Oct. 26—Guadalajara, Mexico
For Beezie Madden, the first day of competition at the Pan American Games was a relatively easy one. She got to watch 50 riders before her tackling the course, which told her exactly where she had go to outrun them.
“I knew [Christine McCarea] was still leading, so I took the same track she did,” said Madden, who rode Coral Reef Via Volo to the top of the class. “She hadn’t done the inside turn to the last double, and I thought at that point it wasn’t worth the risk, and I could be faster without doing it.”
Sure enough, Madden outran McCrea by finding a tighter track to the first four fences. McCrea had led the field since she took a turn around the ring at the Guadalajara Country Club, 21st in the order. McCrea knew her teammate well enough to know that she might not hold onto that lead for the rest of the day, but she was happy to finish second.
“I knew she’d be really fast. I didn’t care that she beat me—as long as it was an American, it’s fine with me,” said McCrea, East Windsor, Conn.
Thanks to Madden and McCrea’s great scores, the U.S. tops the race for team gold. But not by much. Three Mexican riders—Daniel Michan, Antonio Maurer and Alberto Michan—finished right on their heels, pushing Mexico to a close second place. Right now the United States has 2.9 total penalties, and Mexico has 3.26. Brazil, led by Bernardo Alves and Bridgit, trails in third with 7.61 penalties, ahead of Argentina.
Javier Fernández built a serious track for the 55 riders who took to the field, with three combinations, each of which had plenty of problems. The fences generally stayed in the 1.45-meter range, with a few set a bit higher. Federico Daners, who scored a top 20 finish for his native Uruguay last week in the eventing competition—took a tumble off Chicolas coming into the final combination, and Peru’s Alonso Valdez stopped out after a miscommunication at a plank fence.
The lead-off rider for the U.S., McLain Ward, didn’t have the day he was hoping for. Antares F took down two rails coming into combinations. But a lightning-quick round meant that he finished the day in seventh.
“It wasn’t exactly the round I’d like to have, but at least I was fast,” said Ward, Brewster, N.Y. “Hopefully the rest of the team will go well, and we’ll be in a good position.”
The last U.S. rider to tackle the course, Kent Farrington, also had two rails on Uceko, arguably the least seasoned mount on the U.S. team. Farrington lies 15th.
“I thought my horse was trying hard. He jumped well,” said Farrington. “I got a little deep to the triple bar, and he overjumped A and just got far away from B and had it down. I just went kind of for a nice round after that.

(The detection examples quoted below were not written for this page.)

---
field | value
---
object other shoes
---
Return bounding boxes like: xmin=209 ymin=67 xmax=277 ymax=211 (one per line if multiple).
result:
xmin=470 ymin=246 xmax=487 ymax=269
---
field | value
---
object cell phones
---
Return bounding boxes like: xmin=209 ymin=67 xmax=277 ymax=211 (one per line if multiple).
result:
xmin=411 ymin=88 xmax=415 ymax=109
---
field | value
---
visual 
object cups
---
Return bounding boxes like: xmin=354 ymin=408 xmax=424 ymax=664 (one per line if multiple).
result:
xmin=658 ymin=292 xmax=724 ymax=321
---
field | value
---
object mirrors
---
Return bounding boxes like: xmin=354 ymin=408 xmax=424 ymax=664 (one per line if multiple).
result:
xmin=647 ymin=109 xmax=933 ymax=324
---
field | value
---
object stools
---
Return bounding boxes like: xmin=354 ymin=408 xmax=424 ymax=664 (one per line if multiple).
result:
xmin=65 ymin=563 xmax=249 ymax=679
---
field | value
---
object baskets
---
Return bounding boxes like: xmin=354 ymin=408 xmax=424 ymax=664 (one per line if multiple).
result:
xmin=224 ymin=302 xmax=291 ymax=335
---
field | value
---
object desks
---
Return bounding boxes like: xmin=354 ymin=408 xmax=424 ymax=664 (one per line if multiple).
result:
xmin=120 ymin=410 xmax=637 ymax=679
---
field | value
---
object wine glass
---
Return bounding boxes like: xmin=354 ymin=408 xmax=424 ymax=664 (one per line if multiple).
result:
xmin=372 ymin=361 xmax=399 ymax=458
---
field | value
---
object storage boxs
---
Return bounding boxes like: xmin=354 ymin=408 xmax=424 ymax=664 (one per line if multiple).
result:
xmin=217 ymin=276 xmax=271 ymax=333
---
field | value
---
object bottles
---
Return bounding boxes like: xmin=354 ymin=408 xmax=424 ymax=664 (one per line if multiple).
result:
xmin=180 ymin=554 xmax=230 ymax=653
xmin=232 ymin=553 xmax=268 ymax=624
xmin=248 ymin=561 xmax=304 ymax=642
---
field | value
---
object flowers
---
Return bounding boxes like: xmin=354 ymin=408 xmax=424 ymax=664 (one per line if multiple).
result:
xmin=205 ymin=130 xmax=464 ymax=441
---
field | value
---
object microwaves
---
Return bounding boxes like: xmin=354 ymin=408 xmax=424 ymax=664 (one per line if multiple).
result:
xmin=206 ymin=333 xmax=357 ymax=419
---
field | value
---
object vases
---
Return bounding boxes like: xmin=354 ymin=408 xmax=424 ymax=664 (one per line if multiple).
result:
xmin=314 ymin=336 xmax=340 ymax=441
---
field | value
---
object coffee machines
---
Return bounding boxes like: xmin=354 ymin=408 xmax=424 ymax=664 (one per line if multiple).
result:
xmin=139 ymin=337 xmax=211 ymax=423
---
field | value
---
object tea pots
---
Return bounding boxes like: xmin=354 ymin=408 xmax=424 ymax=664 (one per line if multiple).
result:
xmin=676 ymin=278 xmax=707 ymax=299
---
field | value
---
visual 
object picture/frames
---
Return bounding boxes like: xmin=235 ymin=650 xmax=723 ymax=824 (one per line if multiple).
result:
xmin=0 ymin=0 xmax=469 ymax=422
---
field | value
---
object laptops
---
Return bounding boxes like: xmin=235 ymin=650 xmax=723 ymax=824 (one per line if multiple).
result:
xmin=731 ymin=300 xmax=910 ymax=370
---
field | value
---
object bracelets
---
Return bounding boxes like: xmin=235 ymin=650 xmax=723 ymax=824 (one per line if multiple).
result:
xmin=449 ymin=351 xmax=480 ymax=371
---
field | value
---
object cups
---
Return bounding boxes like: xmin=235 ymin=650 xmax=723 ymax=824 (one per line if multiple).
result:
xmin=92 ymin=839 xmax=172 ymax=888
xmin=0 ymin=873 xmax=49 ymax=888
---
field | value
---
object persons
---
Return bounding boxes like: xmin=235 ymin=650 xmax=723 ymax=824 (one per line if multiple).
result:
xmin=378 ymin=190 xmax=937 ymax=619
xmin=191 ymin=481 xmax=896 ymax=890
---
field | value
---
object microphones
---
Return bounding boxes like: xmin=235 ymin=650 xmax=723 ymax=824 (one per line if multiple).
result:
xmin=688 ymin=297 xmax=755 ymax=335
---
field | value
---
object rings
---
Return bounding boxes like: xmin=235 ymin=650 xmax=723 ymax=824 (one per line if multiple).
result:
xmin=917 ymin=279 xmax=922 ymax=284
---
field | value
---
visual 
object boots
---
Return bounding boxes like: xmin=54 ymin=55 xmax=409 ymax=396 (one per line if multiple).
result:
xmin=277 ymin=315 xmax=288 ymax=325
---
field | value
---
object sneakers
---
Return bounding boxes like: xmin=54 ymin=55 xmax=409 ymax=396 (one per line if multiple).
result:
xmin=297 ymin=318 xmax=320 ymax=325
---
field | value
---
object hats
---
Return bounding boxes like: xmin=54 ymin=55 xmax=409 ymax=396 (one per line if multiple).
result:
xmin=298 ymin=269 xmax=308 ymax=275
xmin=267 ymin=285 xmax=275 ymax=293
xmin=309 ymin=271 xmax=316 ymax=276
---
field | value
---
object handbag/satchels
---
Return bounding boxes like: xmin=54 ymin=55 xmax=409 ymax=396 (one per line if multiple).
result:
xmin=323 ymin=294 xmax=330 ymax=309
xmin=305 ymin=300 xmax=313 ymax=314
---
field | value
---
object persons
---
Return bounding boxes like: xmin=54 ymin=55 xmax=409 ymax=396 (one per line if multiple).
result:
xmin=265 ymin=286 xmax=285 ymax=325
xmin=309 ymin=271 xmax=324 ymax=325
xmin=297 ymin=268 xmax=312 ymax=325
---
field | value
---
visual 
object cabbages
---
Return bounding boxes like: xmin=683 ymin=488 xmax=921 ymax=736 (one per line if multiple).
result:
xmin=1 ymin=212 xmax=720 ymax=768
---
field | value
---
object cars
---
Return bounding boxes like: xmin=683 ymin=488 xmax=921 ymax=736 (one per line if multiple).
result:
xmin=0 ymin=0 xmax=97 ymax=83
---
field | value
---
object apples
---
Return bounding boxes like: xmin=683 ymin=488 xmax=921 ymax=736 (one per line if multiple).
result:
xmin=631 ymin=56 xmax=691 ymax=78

I thought he was good, and the U.S. team is doing well, and that’s what we’re here for.”
Plenty At Stake
The U.S. riders are feeling the pressure as they need to do well in order to earn a spot at the 2012 London Olympic Games. Two other teams competing here—Brazil and Canada—have already earned slots at that event, and there are three invitations at stake.
The atmosphere in the U.S. camp at the Games feels tense, to say the least. The team endured a disappointing Nations Cup season in Europe which saw them relegated from the Top League to the Promotional League series. After following that performance with a 10th-placed finish at the Nations Cup at Spruce Meadows (Alberta), U.S. show jumpers are in need of a boost.
“For sure, getting a team medal is the most pressure of all,” said Madden, Cazenovia, N.Y. “We still need to qualify for the Olympic Games, and I think we have the entire U.S. contingent here watching us and following us. There are a lot of other teams with the same goal. But that’s the game.”
Those other countries include Mexico. With a tight race, that country has pulled out all the stops to try to earn a ticket to London as well.
“The Mexican team has been working really hard in Guadalajara for the last 15 days, really concentrating to get ready for this event,” said Daniel. “The results from today paid off, for all the effort. What I think for tomorrow is we’re going to keep on doing well and try to keep it up.”
Four of the U.S. riders had a different preparation strategy. Madden, McCrea, Farrington and reserve rider Mario Deslauriers came to Mexico on Sunday from the Pennsylvania National, where everyone performed on form, granted, on different mounts. Deslauriers won the $40,000 Pennsylvania Big Jump and finished as the Open Jumper Champion on Cella, Farrington won three open jumper classes, Madden placed third in the Prix de Penn National CSI-W on Cortes C and earned leading lady rider honors, and McCrea picked up good ribbons on Avenir.
Team competition continues tomorrow, with two more rounds of jumping. The individual competition wraps up on Sat. Oct. 29.